The Director’s Project is a one-week drawing competition with awards. Here is Azrieli School Director Jill Stoner’s introduction to the project, delivered to more than 400 students at the All School Welcome on September 9, 2020.
“We are now faced with the fact that tomorrow is today. We are confronted with the fierce urgency of Now. In this unfolding conundrum of life and history, there “is” such a thing as being too late. This is no time for apathy or complacency. This is a time for vigorous and positive action.” ― Martin Luther King Jr., March on Washington, 1963
“Well, some worlds are built on a fault line of pain, held up by nightmares. Don’t lament when those worlds fall. Rage that they were built doomed in the first place.” ― N.K. Jemisin, The Stone Sky
The ‘fierce urgency of Now’ is a phrase from Martin Luther King Jr.’s ‘March on Washington’ speech in 1963. In this paradoxical pandemic moment, we are physically isolated yet feeling that urgency to join our voices together.
This year’s Director’s Project calls upon you to engage with the language of drawing as part of a collective conversation in fraught times, as a way of “staying with the trouble.” Taken together, these drawings can be an embodiment of the current spirit of our school.
In our dense and complex world, there is no tabula rasa; there is no blank page. We start with a constructed landscape that is not neutral. By intent or by default, almost every corner of that landscape reflects economic and social inequities and an exploitation of native lands and non-human species by western ideas of progress.
Leveraging both physical and legal power, architecture, and urban development have enabled inequity to thrive. We are confronted with a lineage of racial hierarchies embedded in the paradigms of how we teach, think, and construct the architecture of our cities and towns. That same lineage has established a spatial vocabulary of disenfranchisement, its grammar constructed of zones, properties, and walls.
Laws are written in words, but also in stone. The latter suggests permanence, but acts of both building and drawing can also involve selective erasure, cutting, and fading. These acts can rewrite our spatial laws through deconstruction, revision, opening up, and clearing space. Some of these actions can be bold; others gain their power because they are subtle and almost unseen.
You will find the raw material for your drawings in three overlapping contexts.

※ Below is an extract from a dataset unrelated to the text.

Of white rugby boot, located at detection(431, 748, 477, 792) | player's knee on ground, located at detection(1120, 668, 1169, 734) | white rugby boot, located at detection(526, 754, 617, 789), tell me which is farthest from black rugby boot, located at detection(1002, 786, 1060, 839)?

First, you can draw upon what you have read, watched, thought, and discussed with family and friends over the past several months. You may be inspired by how the ongoing pandemic has augmented and made visible inequities in health justice, or by how Black Lives Matter protests recalibrated our urban streets. You may envision a revised spatial economics that is more equitable, perhaps less anthropocentric, and supportive of a more feral city. You may be stimulated by the unforeseen effects of the coronavirus lockdown on human footprints of pollution and consumption, or find inspiration in Indigenous knowledge practices that reject the spatial binary of city and landscape, or the temporal binary of “before” and after.”
Second, you will receive a text from your studio instructors. Find a phrase in that text that connects with what you are thinking about. Use that phrase in a literal way, as a “program” for your drawing. Part of the challenge is to incorporate the text into the drawing, to put the words on the page.
Third, you will receive a piece of a building plan or section or a fragment of a map or urban plan. This is your site. Just as we continually build on top of the already built, you will draw on top of the already drawn.
This one-week project challenges you to mobilize our unique language of drawing to “pull out” the deeper questions in our built landscape in ways that actively challenge assumptions about how architecture and urbanism operate in a complex world. Your drawings can engage overlapping concepts of negotiation, exchange, multiplicity, erasure, instability, layers, simultaneity, excavation, projection, overlap, ambiguity, adaptation, and transparency. Feel free to play loose with time and lay your vision of the future on top of the material present.
Within the context, framework, media, and methods set out by your studio instructors, explore your own ideas about ecological complexity, spatial agency, or unique intersections among the many threads of our fraught time. These drawings can be joyful. As the writer Rebecca Solnit says, there is “hope in the dark.”